Why The Green Transition Can’t Happen Without Natural Gas

Electricity producers have cast themselves as a solution, whereas the picture should be more complex: in the next two or three decades, over two billion people will join the circle of those who receive electricity. Most of them poor. Can we honestly demand that they only consume electricity from renewables, even if their countries do not have the financial resources, the industrial base, or the technical knowledge to provide it?

Adriatic LNG Terminal - offshore levante

Just as natural gas has competed with coal as the prime fuel for electricity in the last decades, renewables are putting pressure on the blue, clean-burning source of energy. The competition is fierce and will likely get worse.
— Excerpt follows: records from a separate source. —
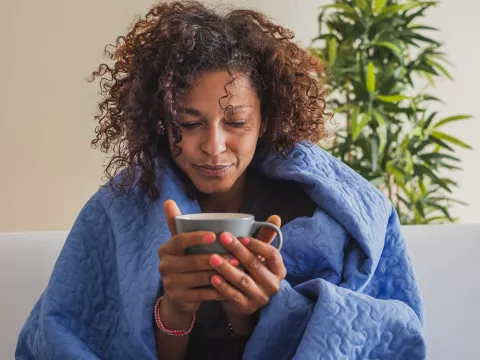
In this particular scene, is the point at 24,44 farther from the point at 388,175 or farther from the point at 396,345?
the point at 396,345

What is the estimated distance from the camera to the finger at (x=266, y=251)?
866mm

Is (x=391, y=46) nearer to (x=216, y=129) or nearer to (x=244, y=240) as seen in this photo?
(x=216, y=129)

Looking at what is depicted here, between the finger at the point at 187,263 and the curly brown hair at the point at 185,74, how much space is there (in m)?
0.29

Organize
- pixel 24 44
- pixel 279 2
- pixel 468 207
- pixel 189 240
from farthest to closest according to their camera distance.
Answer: pixel 468 207 < pixel 279 2 < pixel 24 44 < pixel 189 240

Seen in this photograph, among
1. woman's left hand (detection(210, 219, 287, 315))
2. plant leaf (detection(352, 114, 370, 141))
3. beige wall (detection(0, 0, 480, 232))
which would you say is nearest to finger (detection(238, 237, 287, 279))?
woman's left hand (detection(210, 219, 287, 315))

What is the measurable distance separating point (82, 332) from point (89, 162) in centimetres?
200

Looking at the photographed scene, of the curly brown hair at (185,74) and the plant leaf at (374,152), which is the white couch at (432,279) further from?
the plant leaf at (374,152)

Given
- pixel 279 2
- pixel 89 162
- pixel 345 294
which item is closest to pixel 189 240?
pixel 345 294

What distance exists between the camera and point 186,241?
0.85 metres

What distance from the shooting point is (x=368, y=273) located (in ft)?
3.84

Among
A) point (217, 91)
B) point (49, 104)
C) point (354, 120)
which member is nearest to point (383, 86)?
point (354, 120)

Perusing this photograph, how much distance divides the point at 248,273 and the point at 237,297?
0.04 meters

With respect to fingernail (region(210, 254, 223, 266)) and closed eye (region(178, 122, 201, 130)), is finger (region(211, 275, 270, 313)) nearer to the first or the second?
fingernail (region(210, 254, 223, 266))

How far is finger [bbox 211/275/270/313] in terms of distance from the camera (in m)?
0.89
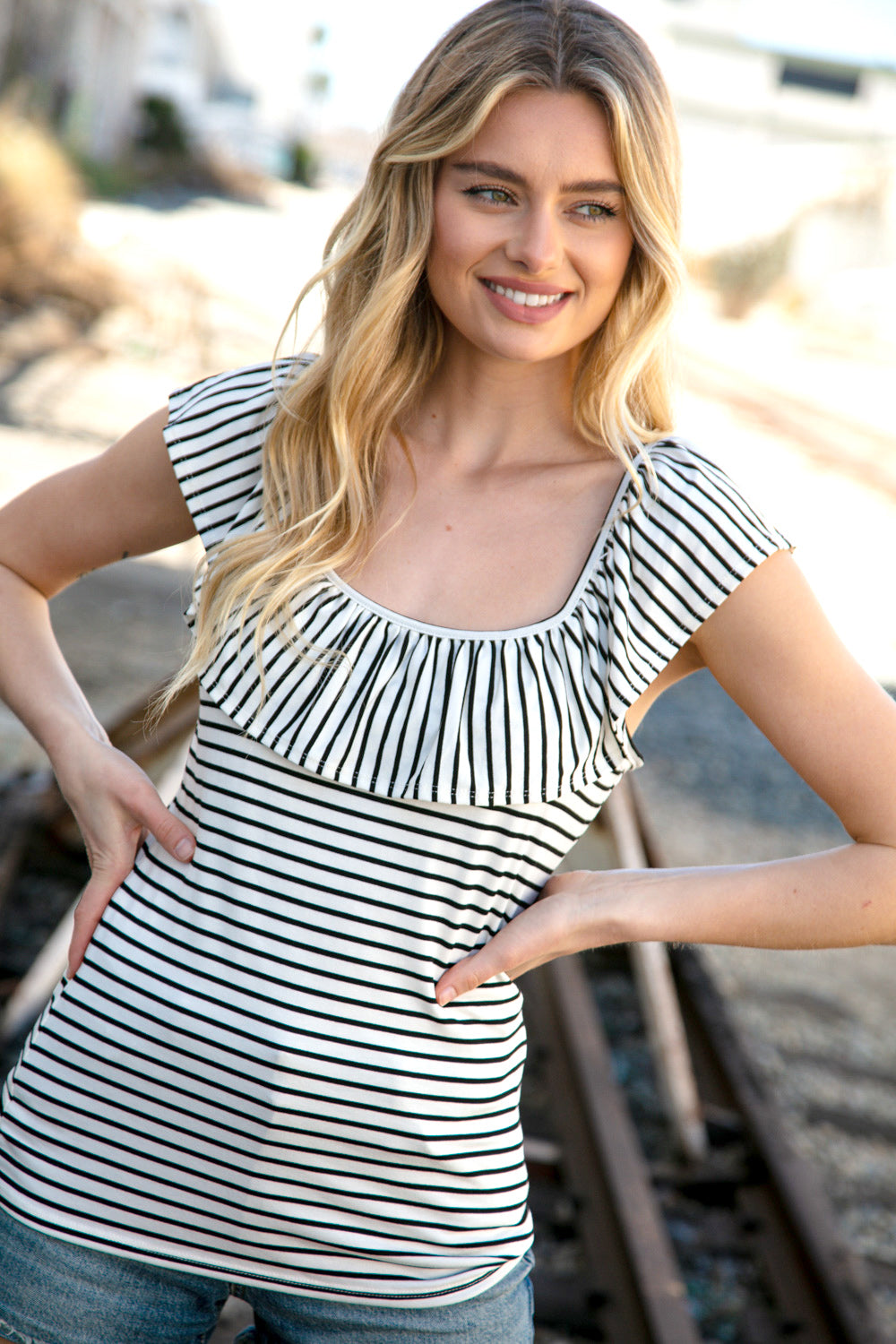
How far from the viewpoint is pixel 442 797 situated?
1.43 m

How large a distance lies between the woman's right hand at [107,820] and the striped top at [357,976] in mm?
51

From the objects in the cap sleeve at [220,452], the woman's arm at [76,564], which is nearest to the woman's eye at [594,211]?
the cap sleeve at [220,452]

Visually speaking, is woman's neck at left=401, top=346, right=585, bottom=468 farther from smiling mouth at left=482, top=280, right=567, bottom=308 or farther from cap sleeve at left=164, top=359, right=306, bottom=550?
cap sleeve at left=164, top=359, right=306, bottom=550

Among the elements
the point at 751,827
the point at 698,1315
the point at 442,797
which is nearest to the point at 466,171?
the point at 442,797

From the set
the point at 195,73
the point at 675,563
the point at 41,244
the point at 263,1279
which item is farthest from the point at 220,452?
the point at 195,73

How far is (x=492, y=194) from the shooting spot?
157cm

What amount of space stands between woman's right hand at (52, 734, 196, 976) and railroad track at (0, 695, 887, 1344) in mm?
949

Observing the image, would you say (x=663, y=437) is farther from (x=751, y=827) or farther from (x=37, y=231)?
(x=37, y=231)

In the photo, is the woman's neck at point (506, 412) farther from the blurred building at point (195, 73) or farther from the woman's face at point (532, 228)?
the blurred building at point (195, 73)

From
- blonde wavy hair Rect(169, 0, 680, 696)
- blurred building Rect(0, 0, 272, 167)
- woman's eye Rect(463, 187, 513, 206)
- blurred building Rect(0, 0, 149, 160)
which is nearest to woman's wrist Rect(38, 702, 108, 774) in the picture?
blonde wavy hair Rect(169, 0, 680, 696)

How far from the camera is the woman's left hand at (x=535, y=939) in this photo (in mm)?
1434

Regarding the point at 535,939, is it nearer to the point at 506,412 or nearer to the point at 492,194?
the point at 506,412

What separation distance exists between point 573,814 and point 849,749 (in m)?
0.35

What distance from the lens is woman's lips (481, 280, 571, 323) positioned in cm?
156
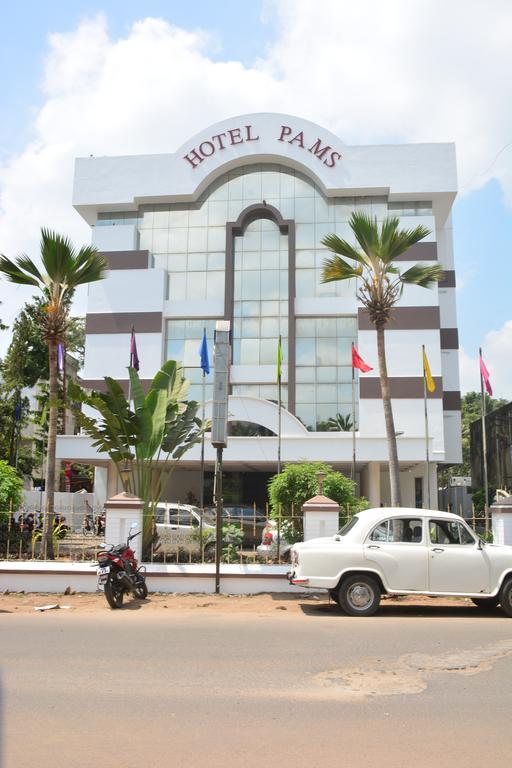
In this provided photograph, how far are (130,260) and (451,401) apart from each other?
19.5m

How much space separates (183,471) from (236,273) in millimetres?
11813

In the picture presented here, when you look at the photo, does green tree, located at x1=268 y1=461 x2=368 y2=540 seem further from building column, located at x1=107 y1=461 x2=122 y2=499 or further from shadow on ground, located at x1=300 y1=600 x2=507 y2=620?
building column, located at x1=107 y1=461 x2=122 y2=499

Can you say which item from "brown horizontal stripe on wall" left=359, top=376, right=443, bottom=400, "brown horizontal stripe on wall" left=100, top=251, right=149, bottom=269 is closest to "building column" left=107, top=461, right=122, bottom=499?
"brown horizontal stripe on wall" left=100, top=251, right=149, bottom=269

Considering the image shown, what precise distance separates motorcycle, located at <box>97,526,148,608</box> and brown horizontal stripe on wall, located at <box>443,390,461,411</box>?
27317mm

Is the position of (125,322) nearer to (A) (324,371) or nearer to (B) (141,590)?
(A) (324,371)

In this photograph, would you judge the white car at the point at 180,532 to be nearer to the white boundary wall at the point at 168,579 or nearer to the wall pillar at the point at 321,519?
the white boundary wall at the point at 168,579

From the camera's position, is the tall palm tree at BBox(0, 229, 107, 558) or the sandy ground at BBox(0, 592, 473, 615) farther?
the tall palm tree at BBox(0, 229, 107, 558)

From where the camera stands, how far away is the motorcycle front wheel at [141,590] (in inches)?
479

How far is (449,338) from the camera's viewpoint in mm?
37125

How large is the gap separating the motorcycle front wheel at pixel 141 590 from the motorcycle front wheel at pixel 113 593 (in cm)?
54

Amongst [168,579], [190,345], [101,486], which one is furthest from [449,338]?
[168,579]

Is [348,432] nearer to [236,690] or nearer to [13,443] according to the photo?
[13,443]

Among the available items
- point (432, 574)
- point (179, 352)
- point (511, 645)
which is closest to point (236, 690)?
point (511, 645)

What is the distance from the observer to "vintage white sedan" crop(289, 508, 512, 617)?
10289 mm
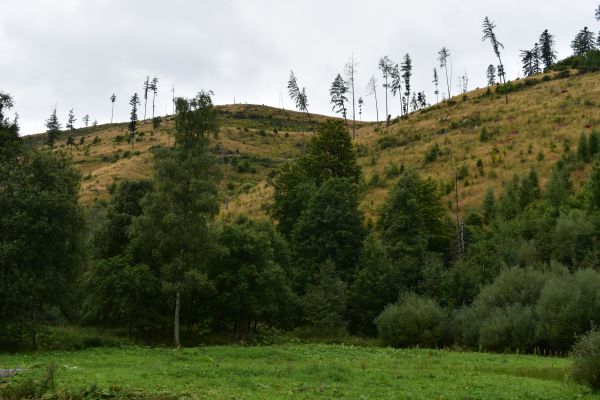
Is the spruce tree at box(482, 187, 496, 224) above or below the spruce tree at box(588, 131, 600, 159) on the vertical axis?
below

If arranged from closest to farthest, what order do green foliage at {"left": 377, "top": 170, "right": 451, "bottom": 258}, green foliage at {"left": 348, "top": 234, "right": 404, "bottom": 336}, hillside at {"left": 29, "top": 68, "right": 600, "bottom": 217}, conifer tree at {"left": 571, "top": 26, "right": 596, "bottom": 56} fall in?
green foliage at {"left": 348, "top": 234, "right": 404, "bottom": 336}, green foliage at {"left": 377, "top": 170, "right": 451, "bottom": 258}, hillside at {"left": 29, "top": 68, "right": 600, "bottom": 217}, conifer tree at {"left": 571, "top": 26, "right": 596, "bottom": 56}

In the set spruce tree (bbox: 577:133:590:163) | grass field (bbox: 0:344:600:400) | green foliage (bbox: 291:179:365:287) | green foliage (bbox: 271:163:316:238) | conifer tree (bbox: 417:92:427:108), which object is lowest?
grass field (bbox: 0:344:600:400)

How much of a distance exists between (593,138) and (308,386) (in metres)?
55.4

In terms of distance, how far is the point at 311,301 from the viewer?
45438 millimetres

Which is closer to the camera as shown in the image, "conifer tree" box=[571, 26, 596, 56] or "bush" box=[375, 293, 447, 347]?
"bush" box=[375, 293, 447, 347]

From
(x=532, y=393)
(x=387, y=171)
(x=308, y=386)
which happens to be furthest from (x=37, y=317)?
(x=387, y=171)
Yet, it is still too early to discount gas. This was the message at the 36th  International Gas Congress in Croatia, where I spoke on Joe Biden’s plan to stop drilling on federal lands.

The International Gas Union (IGU), with over 160 members from the U.S. to Qatar, is a non-profit that advocates for natural gas as an integral part of the global energy system. The Vice President and the future (2025) President of IGU Andrea Stegher, a Senior Vice President Commercial & Stakeholder Engagement in the Italian energy giant SNAM, is convinced that the gas industry is facing a historic challenge but also a great opportunity. Gas was long hailed as a “transition” fuel from hydrocarbons to renewables. Given what we know about the state of technology and energy poverty around the world, gas should be around for many decades.